In my relationship, there are certain things each of us tends to decide -- including booking vacations---but the idea that I'd think since I normally decide where we'll vacation with a certain chunk of money (and I am always looking for what WE'll like) means that is my money to do as I please with and can suddenly decide to spend it on some trip purely for myself and my mom (for example) leaving him out, is just not a thing I would ever consider.
Likewise, I would be hurt and angry if he told me there was no vacation budget this year because he decided to do xyz thing for himself only.
Now, if there were something one of us truly wanted to do, we'd discuss. We'd look at how WE wanted to find the money for it (cut down on vacations, but maybe also on concert going, for example) and how WE could support one or the other's big wish.
I am saddened that so many fellow DISsers apparently think I am "greedy" because I have brought very little money into our relationship but still feel everything we have is pretty much equally ours.
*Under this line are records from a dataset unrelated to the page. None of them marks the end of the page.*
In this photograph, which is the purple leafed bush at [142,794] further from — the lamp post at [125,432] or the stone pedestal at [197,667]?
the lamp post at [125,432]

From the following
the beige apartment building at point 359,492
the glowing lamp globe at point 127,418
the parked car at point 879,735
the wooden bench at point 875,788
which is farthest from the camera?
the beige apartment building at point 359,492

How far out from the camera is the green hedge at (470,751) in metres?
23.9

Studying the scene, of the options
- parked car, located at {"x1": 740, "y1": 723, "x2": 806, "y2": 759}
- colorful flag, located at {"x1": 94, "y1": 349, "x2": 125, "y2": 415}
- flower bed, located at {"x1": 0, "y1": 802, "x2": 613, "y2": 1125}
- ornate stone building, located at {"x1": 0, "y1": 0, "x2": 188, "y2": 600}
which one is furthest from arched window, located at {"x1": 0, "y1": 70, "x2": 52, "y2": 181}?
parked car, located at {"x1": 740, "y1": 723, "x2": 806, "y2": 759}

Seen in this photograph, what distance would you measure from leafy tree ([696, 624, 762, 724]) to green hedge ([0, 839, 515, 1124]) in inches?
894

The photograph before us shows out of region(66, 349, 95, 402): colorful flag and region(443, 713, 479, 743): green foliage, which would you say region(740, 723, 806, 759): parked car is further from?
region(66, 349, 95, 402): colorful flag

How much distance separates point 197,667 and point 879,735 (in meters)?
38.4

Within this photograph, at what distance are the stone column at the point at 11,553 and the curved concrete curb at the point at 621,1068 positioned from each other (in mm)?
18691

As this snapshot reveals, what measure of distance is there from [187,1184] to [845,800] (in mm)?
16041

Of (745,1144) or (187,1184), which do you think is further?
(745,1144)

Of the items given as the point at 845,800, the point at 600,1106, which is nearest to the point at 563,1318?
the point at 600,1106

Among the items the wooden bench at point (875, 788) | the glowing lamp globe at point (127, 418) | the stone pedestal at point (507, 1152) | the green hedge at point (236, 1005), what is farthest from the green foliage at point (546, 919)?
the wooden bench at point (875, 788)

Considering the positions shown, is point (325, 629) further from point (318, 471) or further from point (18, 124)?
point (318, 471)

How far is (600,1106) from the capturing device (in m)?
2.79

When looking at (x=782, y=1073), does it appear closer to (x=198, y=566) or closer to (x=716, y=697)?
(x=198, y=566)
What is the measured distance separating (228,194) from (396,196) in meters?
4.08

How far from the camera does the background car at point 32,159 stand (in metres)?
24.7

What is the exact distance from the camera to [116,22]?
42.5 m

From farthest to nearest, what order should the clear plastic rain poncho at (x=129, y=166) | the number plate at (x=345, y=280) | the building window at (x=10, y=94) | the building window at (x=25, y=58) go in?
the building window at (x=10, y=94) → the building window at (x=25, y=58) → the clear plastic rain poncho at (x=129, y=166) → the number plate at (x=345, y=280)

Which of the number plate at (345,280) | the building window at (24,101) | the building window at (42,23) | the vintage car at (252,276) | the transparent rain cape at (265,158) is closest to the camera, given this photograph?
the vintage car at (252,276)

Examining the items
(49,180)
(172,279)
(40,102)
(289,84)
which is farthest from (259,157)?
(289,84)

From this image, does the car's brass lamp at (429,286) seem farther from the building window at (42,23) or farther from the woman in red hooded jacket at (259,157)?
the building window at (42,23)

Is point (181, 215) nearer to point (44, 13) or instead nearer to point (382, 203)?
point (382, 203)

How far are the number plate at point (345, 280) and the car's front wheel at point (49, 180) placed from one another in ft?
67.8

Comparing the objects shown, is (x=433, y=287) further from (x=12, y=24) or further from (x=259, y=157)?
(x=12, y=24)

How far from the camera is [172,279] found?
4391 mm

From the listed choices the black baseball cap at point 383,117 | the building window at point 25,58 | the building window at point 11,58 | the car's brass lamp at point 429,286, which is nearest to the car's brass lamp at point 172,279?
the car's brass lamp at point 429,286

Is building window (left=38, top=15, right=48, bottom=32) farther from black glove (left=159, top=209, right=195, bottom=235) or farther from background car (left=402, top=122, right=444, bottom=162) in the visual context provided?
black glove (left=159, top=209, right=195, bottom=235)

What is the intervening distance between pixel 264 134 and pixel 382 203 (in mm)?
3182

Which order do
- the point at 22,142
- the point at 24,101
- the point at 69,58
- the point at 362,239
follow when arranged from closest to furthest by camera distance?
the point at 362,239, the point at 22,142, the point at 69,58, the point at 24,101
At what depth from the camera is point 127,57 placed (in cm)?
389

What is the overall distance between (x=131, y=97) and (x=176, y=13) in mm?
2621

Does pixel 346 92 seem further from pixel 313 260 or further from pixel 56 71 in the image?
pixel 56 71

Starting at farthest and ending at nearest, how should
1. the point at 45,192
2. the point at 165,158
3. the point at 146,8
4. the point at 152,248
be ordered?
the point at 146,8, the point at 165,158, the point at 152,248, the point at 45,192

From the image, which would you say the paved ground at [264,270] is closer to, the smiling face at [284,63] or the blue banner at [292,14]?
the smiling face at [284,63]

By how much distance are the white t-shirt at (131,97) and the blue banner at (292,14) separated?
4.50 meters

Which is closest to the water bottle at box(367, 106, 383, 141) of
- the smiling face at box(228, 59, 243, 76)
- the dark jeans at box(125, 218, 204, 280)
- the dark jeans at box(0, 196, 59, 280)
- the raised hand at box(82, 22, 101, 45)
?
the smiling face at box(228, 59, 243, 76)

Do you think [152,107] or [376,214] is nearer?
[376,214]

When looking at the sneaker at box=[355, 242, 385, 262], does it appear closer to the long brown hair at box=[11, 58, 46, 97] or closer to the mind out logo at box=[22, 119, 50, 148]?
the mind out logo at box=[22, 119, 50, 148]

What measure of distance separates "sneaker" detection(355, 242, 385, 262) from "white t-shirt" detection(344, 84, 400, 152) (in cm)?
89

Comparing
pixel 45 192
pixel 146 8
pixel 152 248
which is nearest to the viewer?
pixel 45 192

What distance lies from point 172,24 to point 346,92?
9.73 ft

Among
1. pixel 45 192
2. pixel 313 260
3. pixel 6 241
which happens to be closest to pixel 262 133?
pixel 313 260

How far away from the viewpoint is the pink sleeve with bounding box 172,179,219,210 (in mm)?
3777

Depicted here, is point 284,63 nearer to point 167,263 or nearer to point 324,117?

DH and I knew when we got married just after obtaining degrees and his was engineering and mine was teachign that our income levels would be lopsided. Then we moved immediately to where HE got the best job offer, even though that meant I'd need another year to recertify in that state before I could even use my degree. Then we had kids and both agreed I would stay home with them (for many reasons--including that new teachers do not make much more than daycare and that his boss did not take well to people calling in sick to take care of ill children, so if I were home he'd never have to do that). we moved through 5 states chasing his career and at some point realized it was silly to put money and time towards me recertifiying in the new state only to move again before I could use it, then moved abroad where our visas did not even allow me to work for the first five years.
Luckily, DH, like Gumbo, does not see me as greedy or all of the money as "his" He sees the many ways I have contributed to our partnership, including the many ways I have made it possible for him to focus on his career as he did (moving, handling ALL the house/yard stuff, appointments, etc for decades, he never once called in sick for an ill child in 20 years of being a parent . . .) and everything is OURS.